> _INPUT MATERIAL_:
- Opening Delimiter -
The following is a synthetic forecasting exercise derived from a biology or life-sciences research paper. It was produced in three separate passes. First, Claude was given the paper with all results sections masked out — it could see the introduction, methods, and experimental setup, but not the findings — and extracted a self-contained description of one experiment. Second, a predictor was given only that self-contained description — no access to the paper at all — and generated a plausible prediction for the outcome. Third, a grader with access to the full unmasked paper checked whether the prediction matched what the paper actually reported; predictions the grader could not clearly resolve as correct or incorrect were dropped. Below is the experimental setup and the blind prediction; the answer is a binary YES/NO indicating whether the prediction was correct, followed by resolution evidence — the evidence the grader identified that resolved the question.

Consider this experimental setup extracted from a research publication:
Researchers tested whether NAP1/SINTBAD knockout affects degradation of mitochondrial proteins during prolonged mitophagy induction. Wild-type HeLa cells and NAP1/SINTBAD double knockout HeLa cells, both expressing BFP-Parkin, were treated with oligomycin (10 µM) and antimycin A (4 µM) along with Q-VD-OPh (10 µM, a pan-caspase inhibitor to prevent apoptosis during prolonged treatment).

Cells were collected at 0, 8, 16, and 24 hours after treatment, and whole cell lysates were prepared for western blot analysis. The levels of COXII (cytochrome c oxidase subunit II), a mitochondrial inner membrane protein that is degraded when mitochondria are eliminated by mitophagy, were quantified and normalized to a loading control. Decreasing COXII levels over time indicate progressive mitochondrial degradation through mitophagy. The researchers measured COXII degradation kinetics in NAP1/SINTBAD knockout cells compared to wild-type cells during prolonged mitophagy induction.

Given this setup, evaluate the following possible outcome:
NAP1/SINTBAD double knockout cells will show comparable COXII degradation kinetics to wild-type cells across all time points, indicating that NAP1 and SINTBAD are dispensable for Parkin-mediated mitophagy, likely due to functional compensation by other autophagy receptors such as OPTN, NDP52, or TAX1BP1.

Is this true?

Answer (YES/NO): NO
- Closing Delimiter -
> _WHAT YOU NEED TO DO_:
Copy out each line of the data that has the word "Parkin" in it.

> _OUTPUT FOR THIS EXERCISE_:
Researchers tested whether NAP1/SINTBAD knockout affects degradation of mitochondrial proteins during prolonged mitophagy induction. Wild-type HeLa cells and NAP1/SINTBAD double knockout HeLa cells, both expressing BFP-Parkin, were treated with oligomycin (10 µM) and antimycin A (4 µM) along with Q-VD-OPh (10 µM, a pan-caspase inhibitor to prevent apoptosis during prolonged treatment).
NAP1/SINTBAD double knockout cells will show comparable COXII degradation kinetics to wild-type cells across all time points, indicating that NAP1 and SINTBAD are dispensable for Parkin-mediated mitophagy, likely due to functional compensation by other autophagy receptors such as OPTN, NDP52, or TAX1BP1.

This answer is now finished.